In the first episode of The Punisher (TV series), we see Frank living as isolated as possible while also working. He ends up overhearing about a planned robbery from his coworkers. Also, the coworkers end up roping the new, younger employee into helping them in the robbery. The robbery goes sideways when the kid accidentally reveals who he is to the mob and his coworkers decide to kill him. Frank at this point intercedes, kill the coworkers, and saves the kid, giving him the money. Frank then goes on and kills the mob that would have chased after the kid.

At this point, I'm confused as to why Frank gets involved. Why did he save the kid? The kid was just as guilty as the other people in the robbery, save for their attempted murder. What made him different enough to be worth protecting?

1 Answer 1


The earlier conversation between "Pete" (Frank Castle/the Punisher's alias) and Donny established that Donny is working to support his family, in particular his grandmother.

Frank has also experienced workplace bullying at the hands of the other labourers, due to his deliberate antisocial behaviour and an implied disapproval of their workmanship and work ethic.

Frank later overhears the plot to rob the gangsters, and naturally pieces together an overview of the events at the restaurant.

Upon seeing the group about to kill Donny as a cover-up, his first reaction is that Donny is innocent and the group needs to be handled. This being the Punisher, "handling them" is a predictable scene.

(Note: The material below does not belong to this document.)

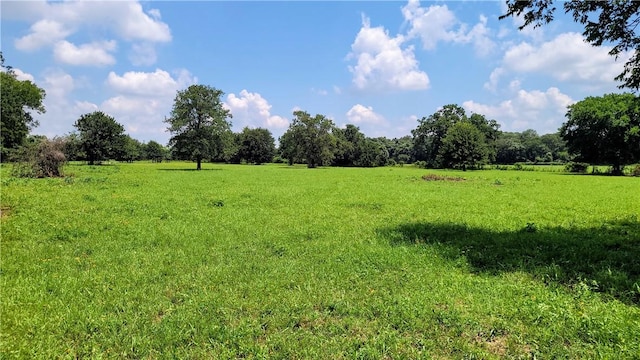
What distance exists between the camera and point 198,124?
5803 cm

Frank/Punisher doesn't have moral qualms about robbing criminal gangs (as seen in later episodes), nor about generally ending their existence (as seen at the start of the episode). Donny's motive is also an honourable one: to care for his family. Frank has a very high regard for the integrity of family. As the loss of his own family and the devastation to his life is his own motive for originally becoming the Punisher, he is likely to sympathise with Donny's position.

Therefore, these actions are entirely within character for Frank/Punisher, and serve to reinforce the nature of his character shown in later, more complex scenes and subplots.

  • I'd also like to add that, Frank doesn't necessarily have an explicitly defined code that he goes by, and so, not killing someone even though they committed a crime isn't out of character for Frank. Because he sympathized with the kid [to some degree], he's willing to give him a second chance (instead of otherwise killing all criminals, no question).
    – Charles
    Dec 4, 2017 at 3:06
  • 4
    You've touched on it, but maybe to put some extra stress on it: Frank doesn't punish the robbers for robbing the mafia, but for the attempted murder on Donny. In this, Donny is clearly the victim and not the perpetrator. Afterwards, all that remains is the conflict between Donny and the mafia, at which point Frank again decides that Donny is (comparatively) innocent compared to the mafia. The Punisher tends to focus his punishment on "the bigger of two evils", mostly those who kill the innocent. Donny is not violent and would not kill, so Frank has no reason to hate him or want him dead.